Un encuentro
—¿Por qué viniste? —susurré, con voz firme.
No me respondió.
En lugar de eso, me tomó por la nuca con ambas manos y me besó.
No fue un beso tierno.
Fue salvaje, desesperado, como si estuviera devorando todo lo que había contenido durante años. Sus labios aplastaron los míos con fuerza, con hambre.
Y yo… me rendí.
Mi mente gritaba que lo empujara, que lo apartara, pero mi cuerpo lo traicionó.
Sus manos descendieron por mi espalda, apretando mi cintura, atrayéndome hacia él. El sabor de su boca era adictivo, aún con la rabia mezclada en su aliento.
Con un solo movimiento, me levantó en brazos, obligándome a rodear su cintura con mis piernas. Me llevó a la sala, donde el polvo aún flotaba en el aire.
Me depositó sobre la mesa, empujando algunos papeles al suelo.
Sus labios descendieron por mi cuello, mordiendo, succionando con devoción hambrienta.
Mis manos arañaron su espalda.
Deslicé sus botones uno a uno, hasta que la camisa cayó al suelo, revelando su torso firme, tallado, cubierto por una leve capa de sudor.
—Te odio —susurré contra sus labios, pero mis manos temblorosas lo aferraron con desesperación.
—Lo sé —murmuró, antes de tomar mi boca con fiereza.

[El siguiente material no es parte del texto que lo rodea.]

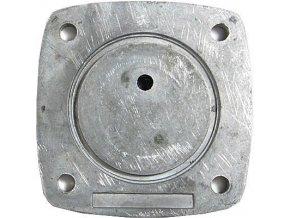 Doska so spätným ventilom pre kompresor T804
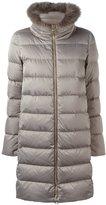 Herno padded coat - women - Fox Fur/Polyamide/Polyester/Goose Down - 46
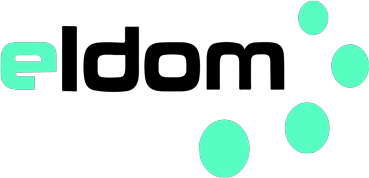 Logo ELDOM - Candéliance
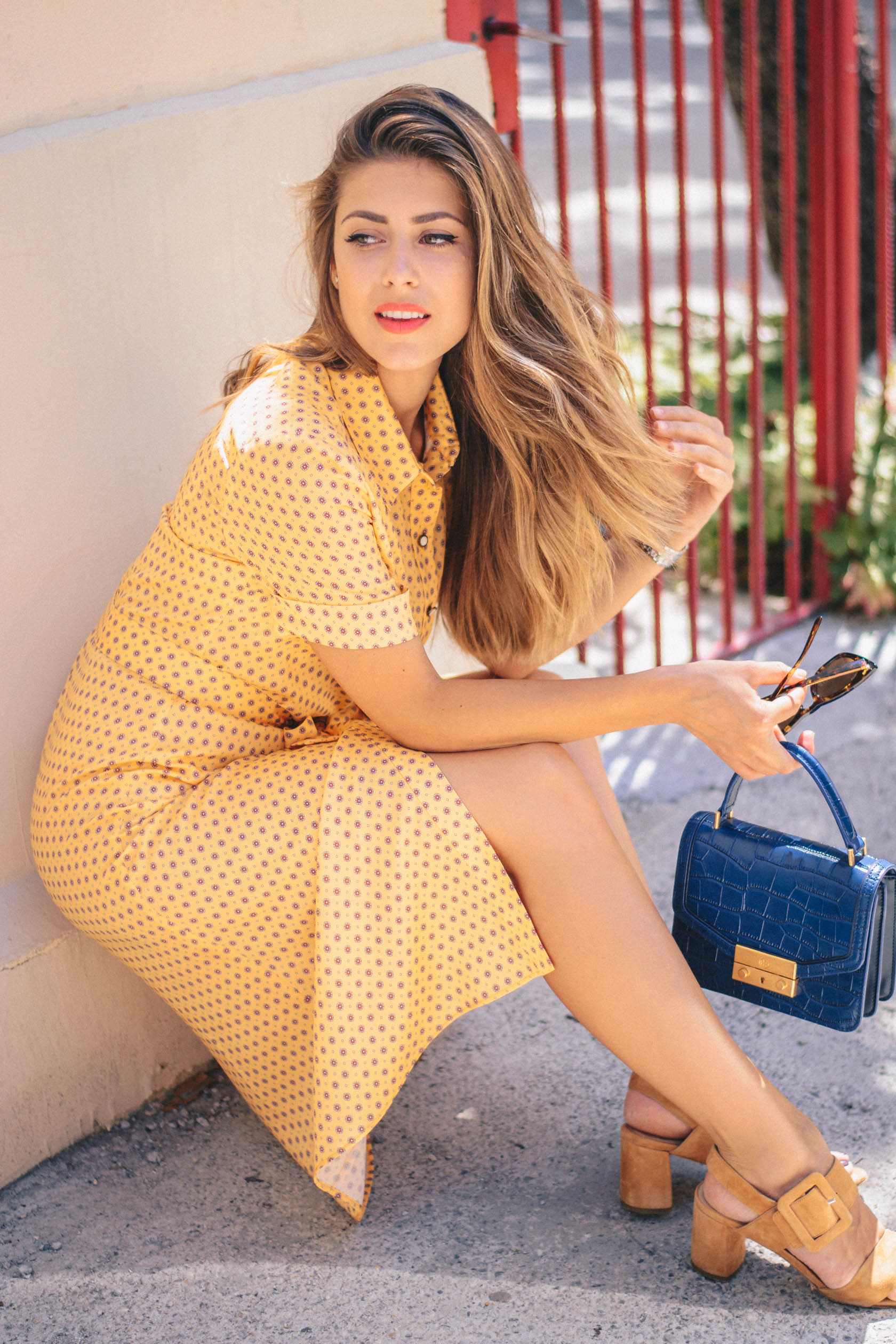 Denina-Martin tencel yellow dress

Con un movimiento brusco, me giró.
Sentí la frialdad de la madera en mi pecho desnudo mientras sus manos recorrieron mi espalda, despojándome del conjunto deportivo.
Mi piel se erizó al sentir sus labios recorriendo cada centímetro, dejando marcas de su paso.
No hubo dulzura.
No hubo palabras vacías.
Solo dos cuerpos desbordados de rabia, deseo y años de frustración acumulada.
Su boca descendió entre mis muslos con hambre, arrancándome gemidos que se ahogaron entre mis labios. Su lengua me devoró con furia, sin delicadeza, sin compasión.
El placer fue rápido, violento.
Mi cuerpo tembló bajo sus manos y, cuando creí que no podía soportar más, me levantó de la mesa y me llevó a la pared.
Entró en mí de un solo golpe, desgarrándome la cordura.
Rápido. Feroz. Brutal.
Nuestros cuerpos chocaron con desesperación. El sonido de la piel contra la piel llenaba el aire viciado.
Me aferré a sus hombros, mis uñas hundiéndose en su carne, buscando anclarme mientras él me llevaba al borde del abismo una y otra vez.
Y cuando ambos caímos, fue como arder en el infierno.
Jadeando, con el sudor perlándole la frente, Kendell apoyó su frente contra la mía, sin soltarme.
Nos miramos.
Sus ojos grises me atravesaron.
Y, sin decir una palabra, se apartó de mí, recogió su camisa del suelo y, sin mirarme, salió por la puerta.
El polvo volvió a caer sobre la sala vacía.
Y yo me quedé allí, con la piel ardiente y el alma en cenizas.